The detectives were still watching him, waiting for the verdict. The psychic's pronouncement.

"Why on earth would the PSP want to hush up a girl student's death? Kitchener wasn't exactly one of their own."

"You think Kitchener killed her?" Langley asked. He thought of that white-haired old man watching Isabel undress. The picture he'd built up from all the students, Ranasfari, the worship they awarded him. A larger than life character, capable of both disgraceful roguishness and unselfish charity. "No, I don't. Let's have a look at the coroner's report. I suppose it'll be a whitewash, but there may be something in it."

Langley rubbed awkwardly at his chin. The detectives were all abruptly occupied at their work again.

"Sorry, Greg, we can't do that."

"I thought my Home Office authorization is still valid."

"It is," he said drily. "But the local coroner's office has the same problem we do. The hotrods crashed their memory core when Armstrong was ousted. There are no records left for the PSP years."

"They crashed a coroner's office? What the hell for? Coroners weren't anything to do with the PSP."

"I've no idea. Perhaps they regarded all officialdom as the same:

That familiar cold electric charge compressed his spine.
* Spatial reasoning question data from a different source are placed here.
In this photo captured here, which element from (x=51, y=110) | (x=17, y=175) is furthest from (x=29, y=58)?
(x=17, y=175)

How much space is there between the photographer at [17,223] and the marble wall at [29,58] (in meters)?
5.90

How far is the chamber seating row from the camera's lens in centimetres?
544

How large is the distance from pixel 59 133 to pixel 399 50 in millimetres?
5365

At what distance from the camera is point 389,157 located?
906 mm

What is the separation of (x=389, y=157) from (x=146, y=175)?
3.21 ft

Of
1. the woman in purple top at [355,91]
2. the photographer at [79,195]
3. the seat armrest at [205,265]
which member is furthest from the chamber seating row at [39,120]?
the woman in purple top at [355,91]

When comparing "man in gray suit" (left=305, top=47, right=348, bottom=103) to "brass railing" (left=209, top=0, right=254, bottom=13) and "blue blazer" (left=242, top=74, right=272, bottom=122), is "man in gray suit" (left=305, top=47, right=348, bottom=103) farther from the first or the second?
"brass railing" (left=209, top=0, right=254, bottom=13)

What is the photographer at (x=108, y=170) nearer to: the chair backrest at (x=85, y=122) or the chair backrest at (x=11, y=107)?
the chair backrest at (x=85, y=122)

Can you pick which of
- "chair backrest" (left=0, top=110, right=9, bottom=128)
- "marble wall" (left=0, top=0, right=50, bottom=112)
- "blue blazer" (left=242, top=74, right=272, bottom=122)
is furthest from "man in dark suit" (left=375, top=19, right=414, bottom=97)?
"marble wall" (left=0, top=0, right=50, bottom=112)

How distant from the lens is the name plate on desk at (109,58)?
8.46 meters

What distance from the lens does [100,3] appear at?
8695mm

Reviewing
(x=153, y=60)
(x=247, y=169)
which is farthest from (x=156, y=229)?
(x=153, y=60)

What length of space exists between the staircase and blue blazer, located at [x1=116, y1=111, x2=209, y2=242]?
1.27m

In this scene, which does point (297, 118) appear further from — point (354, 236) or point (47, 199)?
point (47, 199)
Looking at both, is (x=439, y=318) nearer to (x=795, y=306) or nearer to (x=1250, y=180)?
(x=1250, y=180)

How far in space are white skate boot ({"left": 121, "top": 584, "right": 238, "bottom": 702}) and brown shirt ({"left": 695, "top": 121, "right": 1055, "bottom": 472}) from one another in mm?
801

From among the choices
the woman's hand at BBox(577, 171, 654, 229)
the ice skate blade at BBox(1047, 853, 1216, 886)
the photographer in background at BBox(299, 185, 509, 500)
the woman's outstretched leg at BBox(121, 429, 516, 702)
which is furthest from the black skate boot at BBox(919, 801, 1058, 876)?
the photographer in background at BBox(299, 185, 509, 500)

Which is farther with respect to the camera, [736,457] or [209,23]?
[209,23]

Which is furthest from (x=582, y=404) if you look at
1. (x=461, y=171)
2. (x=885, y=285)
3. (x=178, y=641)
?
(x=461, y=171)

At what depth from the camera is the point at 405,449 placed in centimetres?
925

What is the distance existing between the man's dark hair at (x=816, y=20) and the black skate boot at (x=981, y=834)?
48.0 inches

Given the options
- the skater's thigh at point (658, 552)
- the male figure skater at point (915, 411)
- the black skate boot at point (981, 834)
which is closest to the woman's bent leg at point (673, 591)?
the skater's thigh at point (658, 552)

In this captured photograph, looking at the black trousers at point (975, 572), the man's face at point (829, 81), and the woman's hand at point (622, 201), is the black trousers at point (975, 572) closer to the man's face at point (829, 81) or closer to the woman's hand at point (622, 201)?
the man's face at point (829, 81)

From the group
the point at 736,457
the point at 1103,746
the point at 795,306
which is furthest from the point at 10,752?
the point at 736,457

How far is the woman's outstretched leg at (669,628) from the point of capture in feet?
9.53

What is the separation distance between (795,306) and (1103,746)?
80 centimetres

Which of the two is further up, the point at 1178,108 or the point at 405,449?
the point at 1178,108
And the gland was barely active. He almost smiled, despite the worry. "No, I don't think so."

"Why not?"

"Intuition." He turned to the group of detectives. "Amanda, would you run a check through the Home Office for me? I want to know how many other coroner's offices were burnt by the hotrods when the PSP fell."

She nodded and sat behind one of the desks, activating its terminal.

"Look, Greg" — Langley was trying for the reasonable approach—"I really appreciate your help in finding the knife. But Clarissa Wynne's death is hardly relevant."

"Two deaths in the same community, the first one questionable, the second one bizarre. They're connected, no messing."

"How? They're ten years apart."

"If I knew more about Clarissa Wynne I might be able to tell you."

"I can hardly expand the Kitchener case to cover her death. For a start there isn't a single byte on her remaining. We don't even know what she looked like."

"Yeah." He let instinct drive him. Important, the girl's death was important. "Tell you, we're going to have to rectify that."

"Not after ten years, we're not. The only person who could have told you anything was Kitchener."

"Wrong. There's Kitchener, the other five students who were at Launde with her, and Maurice Knebel. And out of all of them, good old Maurice has everything about the case I need to know"

"Knebel? You can't be serious! For Christ's sake, we don't even know if he's still alive."

"I'll find out."

He threw his hands in the air. "Sure you will. I mean, the Inquisitors have only been looking for four years, and their methods don't exactly go by the book. They wouldn't know what a warrant looked like if it pissed on their boot."

"Nobody can run from Mindstar, not for ever, not even close." Greg said it with a deliberate bite of menace, enjoying the way it halted Langley's bumptiousness in midflight.

"Greg?" Amanda waved at him from behind her desk. He could see the cube had filled with datasheets, fuzzy green script with a perceptible Y-axis instability.